**Data records:**
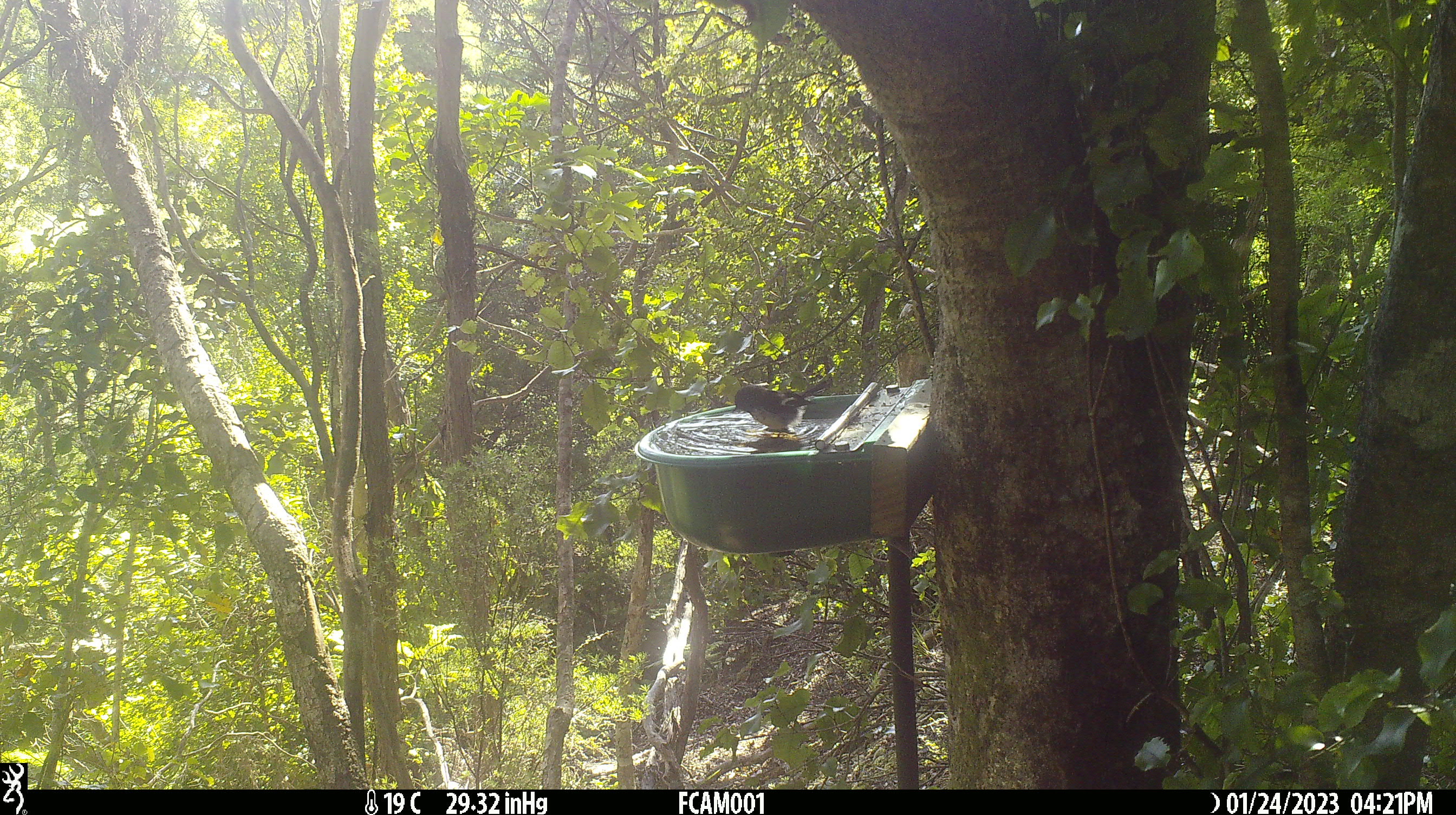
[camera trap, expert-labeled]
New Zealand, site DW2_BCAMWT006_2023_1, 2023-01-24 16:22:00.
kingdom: Animalia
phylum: Chordata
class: Aves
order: Passeriformes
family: Petroicidae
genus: Petroica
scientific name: Petroica macrocephala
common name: tomtit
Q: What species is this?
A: Tomtit (Petroica macrocephala).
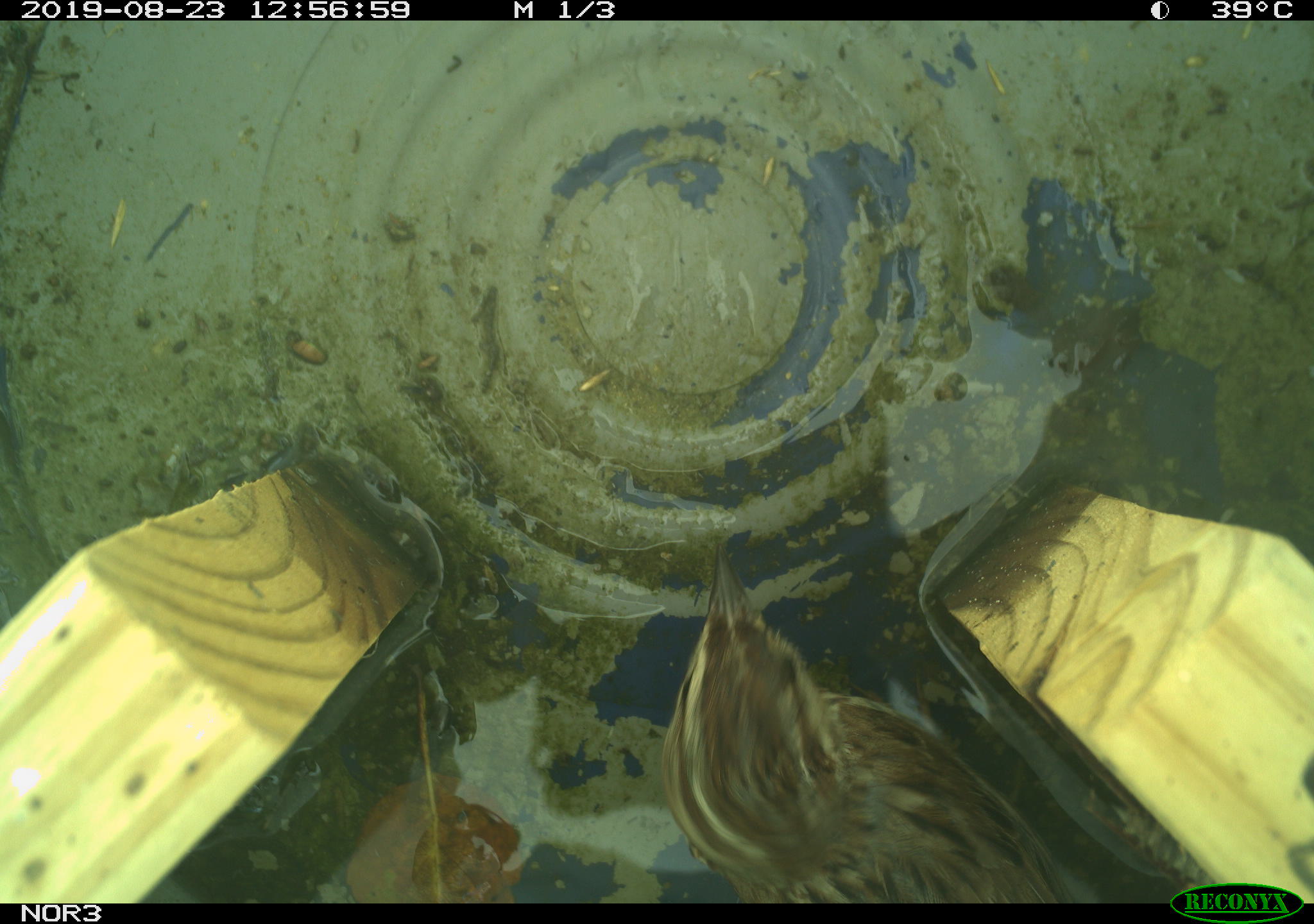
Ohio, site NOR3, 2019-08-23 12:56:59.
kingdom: Animalia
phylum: Chordata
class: Aves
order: Passeriformes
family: Passerellidae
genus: Melospiza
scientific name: Melospiza melodia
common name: song sparrow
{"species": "song sparrow (Melospiza melodia)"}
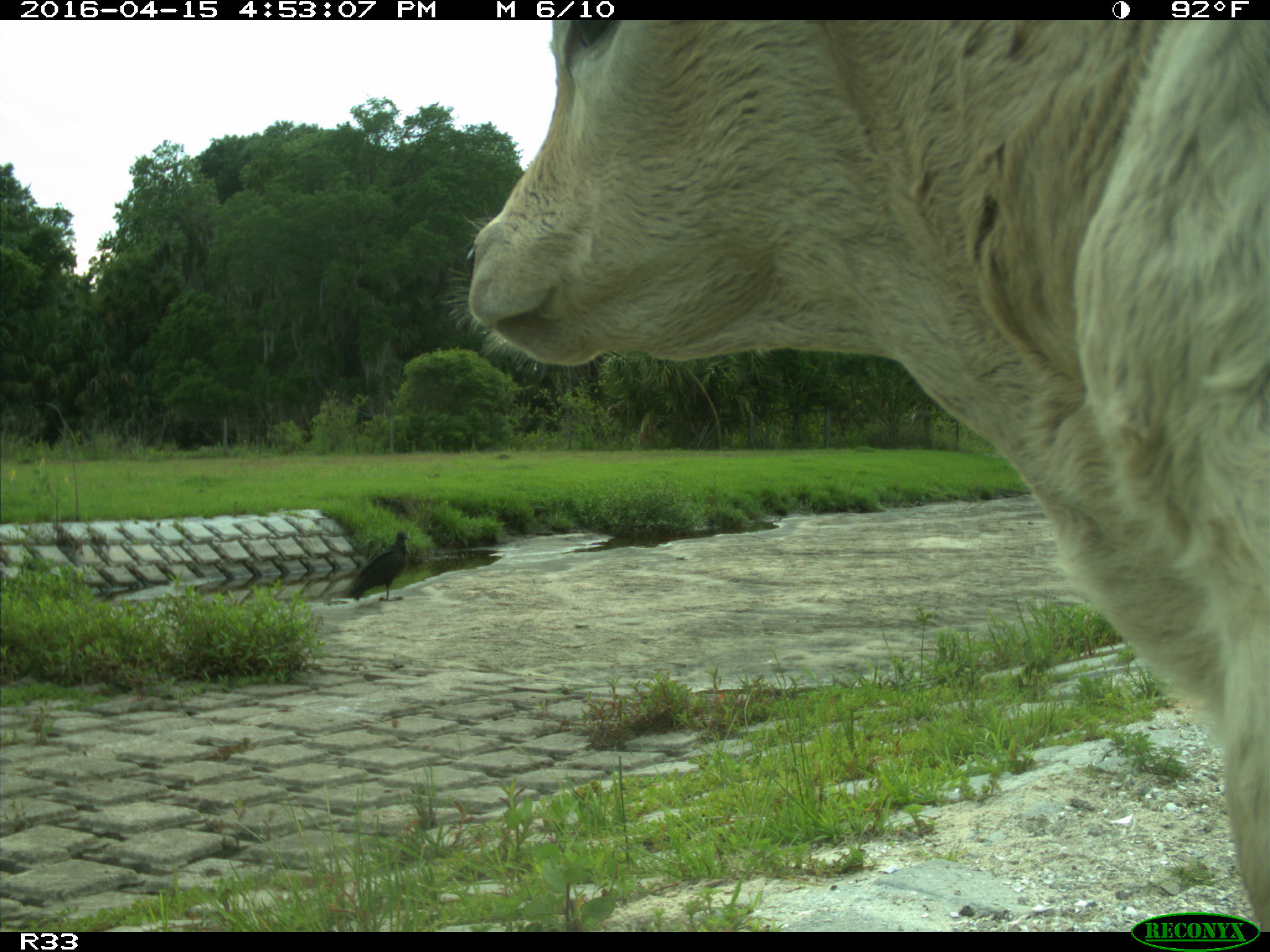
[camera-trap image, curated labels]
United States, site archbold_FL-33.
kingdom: Animalia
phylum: Chordata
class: Mammalia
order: Artiodactyla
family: Bovidae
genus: Bos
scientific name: Bos taurus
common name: domestic cow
Bos taurus (domestic cow).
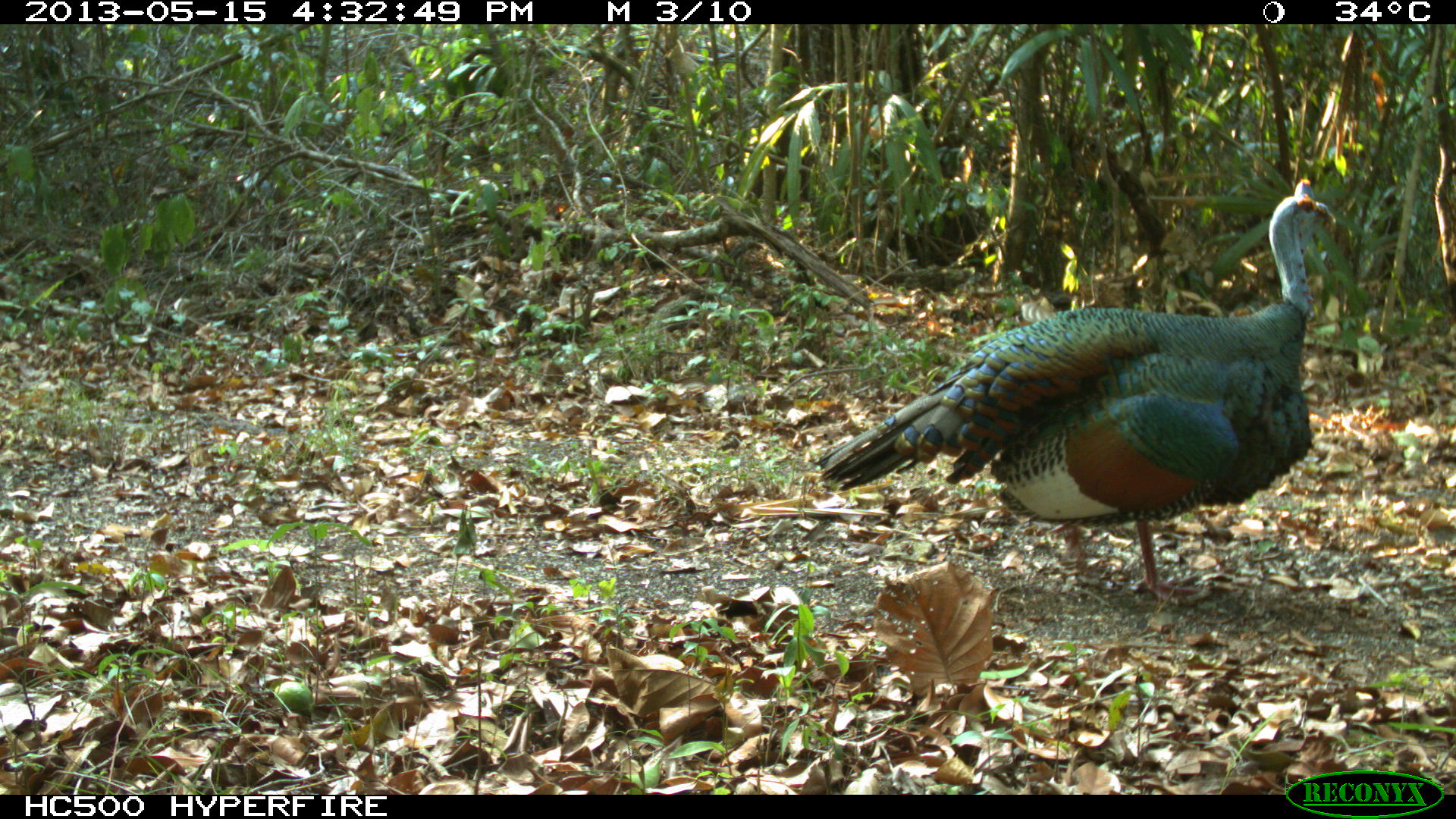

**Directions:** With the pictures removed, write the listing out word for word.

**Task output:**
[camera trap, expert-labeled]
New Zealand, site DW2_BCAMWT006_2023_1, 2023-01-24 16:22:00.
kingdom: Animalia
phylum: Chordata
class: Aves
order: Passeriformes
family: Petroicidae
genus: Petroica
scientific name: Petroica macrocephala
common name: tomtit
Q: What species is this?
A: Tomtit (Petroica macrocephala).
Ohio, site NOR3, 2019-08-23 12:56:59.
kingdom: Animalia
phylum: Chordata
class: Aves
order: Passeriformes
family: Passerellidae
genus: Melospiza
scientific name: Melospiza melodia
common name: song sparrow
{"species": "song sparrow (Melospiza melodia)"}
[camera-trap image, curated labels]
United States, site archbold_FL-33.
kingdom: Animalia
phylum: Chordata
class: Mammalia
order: Artiodactyla
family: Bovidae
genus: Bos
scientific name: Bos taurus
common name: domestic cow
Bos taurus (domestic cow).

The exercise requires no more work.